The invention provides a preparation method of plant essential oil with tyrosinase activity inhibition function, which comprises supercritical CO2Extraction method, ethanol extraction method, and supercritical CO extraction method2The flow of carbon dioxide for the extraction method is 5-40L/h, the extraction temperature is 30-50 ℃, the extraction pressure is 10-30 Mpa, the extraction time is 60-120 min, and the extraction rate is 3.5-6.0%; the reflux extraction frequency of the ethanol extraction method is 1-5 times, the reflux extraction temperature is 40-120 ℃, the reflux extraction time of each time is 30-80 min, and the extraction rate is 2.0-6.0%. The plant essential oil prepared by the invention can obviously inhibit tyrosinase in vitro. By supercritical CO2The extracted plant essential oil has tyrosinase inhibiting effect. The inhibition effect of the ganoderma lucidum spore oil, the ligusticum chuanxiong hort oil, the rose oil, the cinnamon essential oil, the magnolia officinalis oil, the argy wormwood leaf essential oil, the carnation oil, the green tea seed essential oil and the laurel essential oil on tyrosinase is good.

Description

Preparation method of plant essential oil with tyrosinase activity inhibition function
Technical Field
The invention relates to the technical field of plant essential oil, in particular to a preparation method of plant essential oil with tyrosinase activity inhibition function.
Background
Tyrosinase, also known as polyphenol oxidase, is a multifunctional copper-containing oxidoreductase that is ubiquitous in mammals, plants, microorganisms and insects. Under the action of tyrosinase, tyrosine is converted into L-dopamine (3, 4-dihydroxyphenylalanine), dopamine is converted into dopaquinone, and the dopaquinone is continuously accumulated and polymerized into melanin after a series of reactions. Although human skin melanin appears largely due to the human body's response to UV light, excessive accumulation of melanin causes a number of skin problems, such as: chloasma, sunburn and black nevi, etc. The amount of melanin production is proportional to the expression and activity of tyrosinase, with lower tyrosinase activity resulting in less melanin formation in the skin and vice versa. Therefore, tyrosinase inhibitors are becoming increasingly popular for use in medicine and cosmetics, for treating pigmentation disorders in medicine, and for removing spots in cosmetics.

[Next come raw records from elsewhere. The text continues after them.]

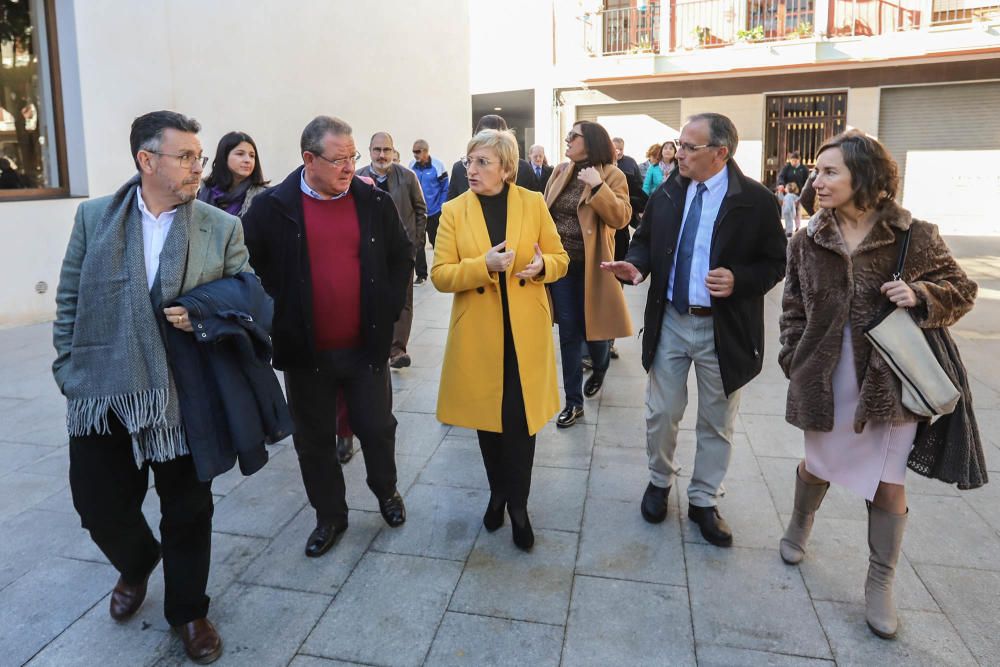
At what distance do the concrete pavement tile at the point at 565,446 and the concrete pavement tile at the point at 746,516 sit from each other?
599mm

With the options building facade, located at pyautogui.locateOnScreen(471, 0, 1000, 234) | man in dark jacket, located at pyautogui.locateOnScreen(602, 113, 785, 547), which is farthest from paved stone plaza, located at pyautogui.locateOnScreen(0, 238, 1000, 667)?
building facade, located at pyautogui.locateOnScreen(471, 0, 1000, 234)

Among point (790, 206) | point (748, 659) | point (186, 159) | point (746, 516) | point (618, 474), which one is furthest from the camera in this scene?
point (790, 206)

Tyrosinase inhibitors are available from a very wide variety of sources, including natural products and organic synthetic compounds, with organic compounds being the major component. At present, the tyrosinase inhibitors which are most researched in the pharmaceutical and cosmetic industries are benzenediol, hydroquinone, kojic acid and the like, but the substances have certain disadvantages, such as certain irritation and cytotoxicity to human bodies, easy skin damage, and even certain carcinogenic risks. These drawbacks have prompted us to search for safer, more effective and stable tyrosinase inhibitors from natural sources. Therefore, the development of plant whitening agents is an important direction for the research of whitening active agents.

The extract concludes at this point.